» PROVIDED PASSAGE:
=== Section Start ===

Schools To Begin Surveillance Testing Of Students

St. Johnsbury School #filephoto

Schools across the state are about to begin large-scale surveillance testing of staff and students.

The ambitious plan was announced earlier this summer by state officials and is now in the process of being implemented by local school staff.

During the statewide COVID-19 press briefing Tuesday, Agency of Education Secretary Dan French discussed the program.

“Another key aspect of our health strategy for schools this year will include voluntary surveillance testing for all students and staff regardless of vaccination status,” said French. “To my knowledge, Vermont is the only state that used surveillance testing consistently in schools last year.”

French said surveillance testing, like masks, has proven to be an effective strategy to help ensure the safety of schools, and the inclusion of students this year will mean the state is conducting many more tests than last year’s approach..

“This means we will be conducting a lot more testing which will no doubt lead to the identification of more cases — let me repeat that — this means we will identify more cases in schools many of which would not have been found because they were asymptomatic,” said French. “This is not a bad thing since it helps us stop the spread of the virus in our communities, but it also means we need to look closely at the positivity rate going forward.”

French said some districts began testing this week, but many more will begin in the weeks ahead. “I think it’s been challenging for more districts to implement the testing this week at the same time they are opening schools.”

Agency of Human Services Secretary Mike Smith said thus far 47 out 51 supervisory unions had expressed interest in the testing program.

One such district is St. Johnsbury School District, which sent out to parents the opt-in sign up form for their students to begin the weekly testing on Sept. 14. The test, which is the PCR nasal swab, is open to students age 5 and up. The youngest students will get swabbed by school nurses while the older students will self-administer the test with assistance if necessary.

Results will be delivered to families through an online portal.

St. Johnsbury Superintendent Brian Ricca said in a letter to families of the school’s COVID strategies including masking and testing, “We are taking these steps to ensure that all our students can safely return to full, in-person learning in our building this year!”

=== Section End ===

» DATA SECTION:
=== Section Start ===

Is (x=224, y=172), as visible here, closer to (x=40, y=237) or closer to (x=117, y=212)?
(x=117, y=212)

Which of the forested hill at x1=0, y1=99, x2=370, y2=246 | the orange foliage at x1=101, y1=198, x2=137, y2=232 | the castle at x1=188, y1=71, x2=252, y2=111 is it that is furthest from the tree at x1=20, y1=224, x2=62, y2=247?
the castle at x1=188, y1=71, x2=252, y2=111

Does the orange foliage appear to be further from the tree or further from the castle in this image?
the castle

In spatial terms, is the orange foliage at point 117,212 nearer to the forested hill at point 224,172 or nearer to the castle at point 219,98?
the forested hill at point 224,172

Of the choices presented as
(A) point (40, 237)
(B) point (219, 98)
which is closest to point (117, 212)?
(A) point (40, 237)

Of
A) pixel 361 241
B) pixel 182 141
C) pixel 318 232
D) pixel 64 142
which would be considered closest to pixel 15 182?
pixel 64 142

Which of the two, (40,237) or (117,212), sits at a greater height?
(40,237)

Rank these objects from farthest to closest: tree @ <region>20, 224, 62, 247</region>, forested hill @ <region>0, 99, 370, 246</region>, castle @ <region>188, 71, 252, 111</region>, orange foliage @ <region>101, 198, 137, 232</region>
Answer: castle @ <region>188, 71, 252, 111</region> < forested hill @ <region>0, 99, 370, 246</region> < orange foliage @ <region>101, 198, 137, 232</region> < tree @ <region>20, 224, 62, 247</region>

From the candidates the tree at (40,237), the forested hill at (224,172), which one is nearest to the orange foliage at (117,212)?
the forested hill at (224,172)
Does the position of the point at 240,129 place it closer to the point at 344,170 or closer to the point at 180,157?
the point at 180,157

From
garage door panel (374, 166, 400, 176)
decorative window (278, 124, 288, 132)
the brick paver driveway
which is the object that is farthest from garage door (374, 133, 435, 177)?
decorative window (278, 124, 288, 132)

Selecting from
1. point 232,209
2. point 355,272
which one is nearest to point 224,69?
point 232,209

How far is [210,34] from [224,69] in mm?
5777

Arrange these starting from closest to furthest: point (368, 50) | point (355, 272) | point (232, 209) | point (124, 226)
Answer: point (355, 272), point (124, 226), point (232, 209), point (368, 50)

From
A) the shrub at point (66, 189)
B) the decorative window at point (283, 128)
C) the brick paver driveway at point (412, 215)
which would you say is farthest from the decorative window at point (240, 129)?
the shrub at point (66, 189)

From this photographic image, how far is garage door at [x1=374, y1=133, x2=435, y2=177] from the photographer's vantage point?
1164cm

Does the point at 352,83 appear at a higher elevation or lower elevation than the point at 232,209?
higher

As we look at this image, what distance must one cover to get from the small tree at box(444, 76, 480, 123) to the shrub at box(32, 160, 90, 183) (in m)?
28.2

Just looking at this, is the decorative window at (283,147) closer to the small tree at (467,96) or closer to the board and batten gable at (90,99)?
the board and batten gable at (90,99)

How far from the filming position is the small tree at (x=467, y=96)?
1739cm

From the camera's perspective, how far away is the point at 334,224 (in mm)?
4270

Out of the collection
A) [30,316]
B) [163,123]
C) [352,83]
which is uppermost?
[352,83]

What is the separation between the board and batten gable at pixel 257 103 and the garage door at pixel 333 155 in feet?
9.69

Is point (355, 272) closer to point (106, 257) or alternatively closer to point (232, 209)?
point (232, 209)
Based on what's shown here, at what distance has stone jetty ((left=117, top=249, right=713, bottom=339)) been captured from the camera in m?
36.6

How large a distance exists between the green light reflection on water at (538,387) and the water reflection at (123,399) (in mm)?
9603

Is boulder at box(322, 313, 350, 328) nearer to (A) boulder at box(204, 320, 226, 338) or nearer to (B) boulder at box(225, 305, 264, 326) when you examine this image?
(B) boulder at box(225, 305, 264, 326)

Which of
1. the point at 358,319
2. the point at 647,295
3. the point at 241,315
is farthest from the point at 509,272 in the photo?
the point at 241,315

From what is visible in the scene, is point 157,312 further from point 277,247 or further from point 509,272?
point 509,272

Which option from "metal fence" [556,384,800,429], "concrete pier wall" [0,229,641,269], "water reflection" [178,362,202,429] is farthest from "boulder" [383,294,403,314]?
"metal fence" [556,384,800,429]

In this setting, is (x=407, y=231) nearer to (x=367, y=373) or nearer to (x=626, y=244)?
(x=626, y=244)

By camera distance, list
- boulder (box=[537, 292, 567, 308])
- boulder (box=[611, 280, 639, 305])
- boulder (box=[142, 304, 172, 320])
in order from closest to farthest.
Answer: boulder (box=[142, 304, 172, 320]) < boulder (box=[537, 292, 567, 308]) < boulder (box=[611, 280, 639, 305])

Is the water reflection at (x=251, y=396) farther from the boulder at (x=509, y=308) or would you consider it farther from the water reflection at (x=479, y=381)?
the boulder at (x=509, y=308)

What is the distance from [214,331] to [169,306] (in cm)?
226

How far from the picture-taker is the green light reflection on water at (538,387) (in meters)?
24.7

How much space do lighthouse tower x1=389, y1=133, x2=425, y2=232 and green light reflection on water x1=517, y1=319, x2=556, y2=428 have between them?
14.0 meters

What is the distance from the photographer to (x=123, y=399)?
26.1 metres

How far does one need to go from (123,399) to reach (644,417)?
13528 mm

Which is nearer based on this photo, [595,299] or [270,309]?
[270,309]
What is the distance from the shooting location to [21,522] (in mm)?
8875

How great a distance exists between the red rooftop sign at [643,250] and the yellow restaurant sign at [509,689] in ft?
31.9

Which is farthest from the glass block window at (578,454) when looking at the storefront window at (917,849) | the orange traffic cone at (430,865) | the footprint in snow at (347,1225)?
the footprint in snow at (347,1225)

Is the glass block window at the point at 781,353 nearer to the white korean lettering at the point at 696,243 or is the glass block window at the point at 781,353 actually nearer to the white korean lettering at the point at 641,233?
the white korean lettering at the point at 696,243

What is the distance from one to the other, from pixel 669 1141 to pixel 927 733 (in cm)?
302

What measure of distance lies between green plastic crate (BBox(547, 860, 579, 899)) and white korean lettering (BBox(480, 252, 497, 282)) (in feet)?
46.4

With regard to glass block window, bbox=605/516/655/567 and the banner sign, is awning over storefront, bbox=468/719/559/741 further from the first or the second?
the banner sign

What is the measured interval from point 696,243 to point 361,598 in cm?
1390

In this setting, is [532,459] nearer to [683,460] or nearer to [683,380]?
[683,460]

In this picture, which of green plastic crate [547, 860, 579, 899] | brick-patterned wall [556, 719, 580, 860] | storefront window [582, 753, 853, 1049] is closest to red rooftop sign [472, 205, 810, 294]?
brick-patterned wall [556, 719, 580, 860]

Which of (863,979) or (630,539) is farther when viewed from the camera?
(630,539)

=== Section End ===

» TASK OBJECTIVE: Reproduce the part of the school surveillance testing article starting with "French said some" and going on through "the testing program.".

» TASK OUTPUT:
French said some districts began testing this week, but many more will begin in the weeks ahead. “I think it’s been challenging for more districts to implement the testing this week at the same time they are opening schools.”

Agency of Human Services Secretary Mike Smith said thus far 47 out 51 supervisory unions had expressed interest in the testing program.